Kumarhanenin sabahları sakin ve uyuşuk olur. Ancak, her ayın ilk Pazar sabahında gecelerin hırs, macera, meydan okuma ve mücadelesi ortalığı sarar. Çünkü o gün şeytanın mümessilleri için yeşil kadifeli kare masanın itibarı, her şeyden daha önemlidir. Bizim ortamları anlatmaya gerek yok. Bilirsiniz ki şantaj, baskı, hırsızlık, hile ve cinayet itibar için en büyük hizmettir.

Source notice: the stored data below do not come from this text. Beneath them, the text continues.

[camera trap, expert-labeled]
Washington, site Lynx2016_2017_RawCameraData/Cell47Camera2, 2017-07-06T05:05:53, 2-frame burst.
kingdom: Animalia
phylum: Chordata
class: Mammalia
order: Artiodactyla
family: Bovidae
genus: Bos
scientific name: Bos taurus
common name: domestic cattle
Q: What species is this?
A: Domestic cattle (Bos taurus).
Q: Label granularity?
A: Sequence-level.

Görevimin başındayım. Mekânın Tanrı bakışına en hâkim noktasında, devasa camın arkasında. Tüm bilişim sistemi güvenliği benden sorulur. Makinalar, bilgisayarlar, ekranlar, kameralar, masalar… Saçları sıfır numara traşlı mesai arkadaşlarımla sık sık monitörlerde göz göze gelirim. Kadınlı erkekli oldukça kalabalığız. Cinsiyetlerimizi ayıran tek şey, biz kadınların taktığı holding şapkalarımız. Öyle gördüğünüz her saçsızı kel sanmayın. Bizimkiler hiçbir konuda dişe dokunur bir şey bilmezler. Kendi aralarında ahkâm kesmekten bile acizdirler. Özellikle seçilirler. Bir uşakta olması gereken sessiz adımlara, cetvel yutmuş duruşa, sükûti bir ağıza sahiptirler. Bitkin düşene kadar çalışırlar. Çoğunlukla burada sandalyelerde ya da evlerine dönerken servis araçlarında uyuyakalırlar. Bir ayrıntıyı göz ucuyla görmeyi bırakın, hiç görmemeyi yeğlerken, hasbelkader gördükleri zaman da görmezden gelmeyi çok iyi becerirler. Her yeri işgal eden alın terleri yorgunluk yüklü, duvarları işgal eden gölgeleri bulanık bir keder, solukları derin bir iç çekiştir. Yan yana, art arta, kimi zaman ise birbirlerinden çok uzakta, gürültülerin arasında, spotların, sigara dumanının, alkol kadehlerinin ve tiksindirici kalabalığın içinde; kişiliklerinin bakir ve bakire kokuları çoğu zaman bana kadar gelir. Nitekim zaman çok hızlı cereyan eder bizim kumarhanede.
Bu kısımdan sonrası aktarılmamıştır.